▶ _TASK GOAL_:
Return exactly the lines below, starting with the one that has "United States, site archbold_FL-41." and going on through the one that has "young present: 0%".
+===+
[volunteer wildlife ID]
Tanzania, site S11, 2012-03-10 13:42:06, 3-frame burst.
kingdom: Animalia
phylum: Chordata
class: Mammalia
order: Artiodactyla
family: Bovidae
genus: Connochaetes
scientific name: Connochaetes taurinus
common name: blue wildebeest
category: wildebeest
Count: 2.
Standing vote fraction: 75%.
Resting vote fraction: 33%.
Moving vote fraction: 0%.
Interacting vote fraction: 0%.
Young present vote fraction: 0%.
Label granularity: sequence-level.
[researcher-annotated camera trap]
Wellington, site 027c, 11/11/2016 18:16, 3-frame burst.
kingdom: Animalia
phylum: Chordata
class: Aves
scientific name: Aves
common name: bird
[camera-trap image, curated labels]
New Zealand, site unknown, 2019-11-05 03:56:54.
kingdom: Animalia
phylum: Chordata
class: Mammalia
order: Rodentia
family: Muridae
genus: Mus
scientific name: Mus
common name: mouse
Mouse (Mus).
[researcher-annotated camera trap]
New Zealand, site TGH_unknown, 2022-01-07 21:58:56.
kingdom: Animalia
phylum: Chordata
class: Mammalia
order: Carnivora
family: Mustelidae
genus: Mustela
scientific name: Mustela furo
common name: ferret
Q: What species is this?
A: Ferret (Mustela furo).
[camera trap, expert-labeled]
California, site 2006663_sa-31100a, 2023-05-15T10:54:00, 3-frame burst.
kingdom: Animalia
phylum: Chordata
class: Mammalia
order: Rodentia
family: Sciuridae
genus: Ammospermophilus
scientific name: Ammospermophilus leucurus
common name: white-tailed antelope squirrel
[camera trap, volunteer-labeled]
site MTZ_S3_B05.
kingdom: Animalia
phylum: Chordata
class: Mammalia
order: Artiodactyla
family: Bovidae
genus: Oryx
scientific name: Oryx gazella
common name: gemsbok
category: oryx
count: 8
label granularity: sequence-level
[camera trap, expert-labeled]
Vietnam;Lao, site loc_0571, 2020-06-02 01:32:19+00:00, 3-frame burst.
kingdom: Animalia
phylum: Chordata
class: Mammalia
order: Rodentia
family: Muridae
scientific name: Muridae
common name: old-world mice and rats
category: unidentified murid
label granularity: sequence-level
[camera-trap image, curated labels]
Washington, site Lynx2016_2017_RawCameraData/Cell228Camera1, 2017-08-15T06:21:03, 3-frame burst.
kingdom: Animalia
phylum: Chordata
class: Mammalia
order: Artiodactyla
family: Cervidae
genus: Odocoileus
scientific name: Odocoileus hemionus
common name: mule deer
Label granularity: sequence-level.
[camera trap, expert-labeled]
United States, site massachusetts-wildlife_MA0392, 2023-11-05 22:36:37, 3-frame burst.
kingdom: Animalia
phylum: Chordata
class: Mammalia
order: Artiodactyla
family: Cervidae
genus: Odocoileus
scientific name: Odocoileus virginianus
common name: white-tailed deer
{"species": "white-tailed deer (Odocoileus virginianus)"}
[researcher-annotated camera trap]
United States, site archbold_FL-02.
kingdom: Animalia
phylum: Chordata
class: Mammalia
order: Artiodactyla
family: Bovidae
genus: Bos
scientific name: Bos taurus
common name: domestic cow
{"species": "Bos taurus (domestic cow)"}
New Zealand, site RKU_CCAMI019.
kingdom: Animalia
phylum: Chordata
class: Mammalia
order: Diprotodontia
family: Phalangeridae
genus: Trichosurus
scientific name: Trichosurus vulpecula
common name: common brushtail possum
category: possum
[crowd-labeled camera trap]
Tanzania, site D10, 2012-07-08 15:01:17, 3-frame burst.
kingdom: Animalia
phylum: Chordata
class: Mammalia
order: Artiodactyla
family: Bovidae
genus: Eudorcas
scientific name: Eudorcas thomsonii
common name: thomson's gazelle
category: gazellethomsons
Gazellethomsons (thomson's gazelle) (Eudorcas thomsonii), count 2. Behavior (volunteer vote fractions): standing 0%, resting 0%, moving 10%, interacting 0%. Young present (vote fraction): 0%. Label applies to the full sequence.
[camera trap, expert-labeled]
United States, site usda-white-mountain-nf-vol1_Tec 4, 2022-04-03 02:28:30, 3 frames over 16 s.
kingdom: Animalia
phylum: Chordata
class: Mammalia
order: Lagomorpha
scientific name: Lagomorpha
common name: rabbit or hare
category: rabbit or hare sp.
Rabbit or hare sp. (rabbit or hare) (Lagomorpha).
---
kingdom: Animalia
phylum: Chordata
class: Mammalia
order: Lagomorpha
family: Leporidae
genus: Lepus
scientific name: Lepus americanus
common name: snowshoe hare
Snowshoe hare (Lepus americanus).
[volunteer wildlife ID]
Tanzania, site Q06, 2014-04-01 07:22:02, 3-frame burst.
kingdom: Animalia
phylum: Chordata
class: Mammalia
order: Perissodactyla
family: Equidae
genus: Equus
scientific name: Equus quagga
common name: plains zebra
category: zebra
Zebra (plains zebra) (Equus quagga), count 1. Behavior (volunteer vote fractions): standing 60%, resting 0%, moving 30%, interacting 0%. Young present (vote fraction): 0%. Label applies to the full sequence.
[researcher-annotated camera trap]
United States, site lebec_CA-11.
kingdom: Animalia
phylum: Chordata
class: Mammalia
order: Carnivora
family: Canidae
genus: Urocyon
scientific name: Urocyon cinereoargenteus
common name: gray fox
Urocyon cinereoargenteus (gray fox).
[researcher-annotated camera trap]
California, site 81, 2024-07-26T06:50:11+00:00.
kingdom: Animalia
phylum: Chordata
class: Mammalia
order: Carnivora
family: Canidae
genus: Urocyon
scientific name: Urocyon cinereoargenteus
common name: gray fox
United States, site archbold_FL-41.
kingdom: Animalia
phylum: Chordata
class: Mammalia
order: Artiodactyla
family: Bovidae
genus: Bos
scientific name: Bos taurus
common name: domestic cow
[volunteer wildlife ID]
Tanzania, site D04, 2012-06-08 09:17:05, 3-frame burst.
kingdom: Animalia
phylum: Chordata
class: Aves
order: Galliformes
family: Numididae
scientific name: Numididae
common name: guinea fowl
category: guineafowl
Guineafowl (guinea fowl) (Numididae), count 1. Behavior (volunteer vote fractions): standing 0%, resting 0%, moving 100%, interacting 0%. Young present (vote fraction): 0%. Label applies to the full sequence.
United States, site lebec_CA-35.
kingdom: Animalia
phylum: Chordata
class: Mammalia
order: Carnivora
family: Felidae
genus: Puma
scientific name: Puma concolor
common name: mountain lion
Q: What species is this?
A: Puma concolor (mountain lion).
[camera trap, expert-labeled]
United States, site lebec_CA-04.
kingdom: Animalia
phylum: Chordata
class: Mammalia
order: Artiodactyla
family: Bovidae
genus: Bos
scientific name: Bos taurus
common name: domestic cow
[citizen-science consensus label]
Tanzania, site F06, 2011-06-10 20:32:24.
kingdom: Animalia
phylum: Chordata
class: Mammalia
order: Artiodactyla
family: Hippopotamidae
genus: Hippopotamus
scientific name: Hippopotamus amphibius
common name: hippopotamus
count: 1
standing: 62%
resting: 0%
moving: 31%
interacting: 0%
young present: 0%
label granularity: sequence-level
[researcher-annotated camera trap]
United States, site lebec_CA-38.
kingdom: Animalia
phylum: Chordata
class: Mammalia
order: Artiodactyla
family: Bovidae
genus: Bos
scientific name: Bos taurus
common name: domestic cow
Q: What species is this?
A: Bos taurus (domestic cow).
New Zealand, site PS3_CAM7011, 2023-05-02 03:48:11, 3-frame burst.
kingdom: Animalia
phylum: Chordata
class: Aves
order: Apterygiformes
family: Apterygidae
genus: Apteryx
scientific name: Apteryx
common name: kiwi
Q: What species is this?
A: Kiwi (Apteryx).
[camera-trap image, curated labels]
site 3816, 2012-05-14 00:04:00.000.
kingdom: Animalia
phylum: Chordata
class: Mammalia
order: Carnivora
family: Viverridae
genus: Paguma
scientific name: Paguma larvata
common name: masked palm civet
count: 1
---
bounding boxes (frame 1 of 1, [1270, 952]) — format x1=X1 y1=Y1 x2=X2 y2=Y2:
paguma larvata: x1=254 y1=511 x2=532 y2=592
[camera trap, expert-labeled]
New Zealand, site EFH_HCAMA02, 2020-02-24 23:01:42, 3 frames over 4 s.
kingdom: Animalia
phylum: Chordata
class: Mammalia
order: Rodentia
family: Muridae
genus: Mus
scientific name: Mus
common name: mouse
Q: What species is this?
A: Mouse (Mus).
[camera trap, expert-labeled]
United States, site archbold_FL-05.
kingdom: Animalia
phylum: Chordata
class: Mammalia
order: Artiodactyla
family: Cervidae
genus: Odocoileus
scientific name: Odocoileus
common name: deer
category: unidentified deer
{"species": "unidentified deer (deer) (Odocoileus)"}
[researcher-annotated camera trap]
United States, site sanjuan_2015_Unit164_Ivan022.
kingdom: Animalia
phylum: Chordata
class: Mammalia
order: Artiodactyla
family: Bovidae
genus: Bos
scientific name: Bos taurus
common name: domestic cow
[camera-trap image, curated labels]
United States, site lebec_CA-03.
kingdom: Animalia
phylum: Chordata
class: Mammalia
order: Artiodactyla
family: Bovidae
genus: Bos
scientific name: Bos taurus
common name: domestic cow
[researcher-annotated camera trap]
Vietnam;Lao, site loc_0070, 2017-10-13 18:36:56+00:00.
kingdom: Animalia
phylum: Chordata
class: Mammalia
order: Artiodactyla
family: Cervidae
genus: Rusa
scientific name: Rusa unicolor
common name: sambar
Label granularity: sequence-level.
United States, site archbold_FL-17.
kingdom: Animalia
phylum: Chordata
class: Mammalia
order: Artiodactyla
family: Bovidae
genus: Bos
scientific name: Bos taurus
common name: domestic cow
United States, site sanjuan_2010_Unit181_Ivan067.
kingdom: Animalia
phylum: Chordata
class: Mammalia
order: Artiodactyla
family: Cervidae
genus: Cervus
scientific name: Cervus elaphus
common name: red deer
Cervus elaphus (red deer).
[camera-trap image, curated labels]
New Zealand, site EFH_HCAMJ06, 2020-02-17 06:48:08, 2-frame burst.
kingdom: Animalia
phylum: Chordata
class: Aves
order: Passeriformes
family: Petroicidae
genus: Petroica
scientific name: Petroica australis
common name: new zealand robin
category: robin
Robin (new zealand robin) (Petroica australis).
+===+
▶ _WRITTEN RESPONSE_:
United States, site archbold_FL-41.
kingdom: Animalia
phylum: Chordata
class: Mammalia
order: Artiodactyla
family: Bovidae
genus: Bos
scientific name: Bos taurus
common name: domestic cow
[volunteer wildlife ID]
Tanzania, site D04, 2012-06-08 09:17:05, 3-frame burst.
kingdom: Animalia
phylum: Chordata
class: Aves
order: Galliformes
family: Numididae
scientific name: Numididae
common name: guinea fowl
category: guineafowl
Guineafowl (guinea fowl) (Numididae), count 1. Behavior (volunteer vote fractions): standing 0%, resting 0%, moving 100%, interacting 0%. Young present (vote fraction): 0%. Label applies to the full sequence.
United States, site lebec_CA-35.
kingdom: Animalia
phylum: Chordata
class: Mammalia
order: Carnivora
family: Felidae
genus: Puma
scientific name: Puma concolor
common name: mountain lion
Q: What species is this?
A: Puma concolor (mountain lion).
[camera trap, expert-labeled]
United States, site lebec_CA-04.
kingdom: Animalia
phylum: Chordata
class: Mammalia
order: Artiodactyla
family: Bovidae
genus: Bos
scientific name: Bos taurus
common name: domestic cow
[citizen-science consensus label]
Tanzania, site F06, 2011-06-10 20:32:24.
kingdom: Animalia
phylum: Chordata
class: Mammalia
order: Artiodactyla
family: Hippopotamidae
genus: Hippopotamus
scientific name: Hippopotamus amphibius
common name: hippopotamus
count: 1
standing: 62%
resting: 0%
moving: 31%
interacting: 0%
young present: 0%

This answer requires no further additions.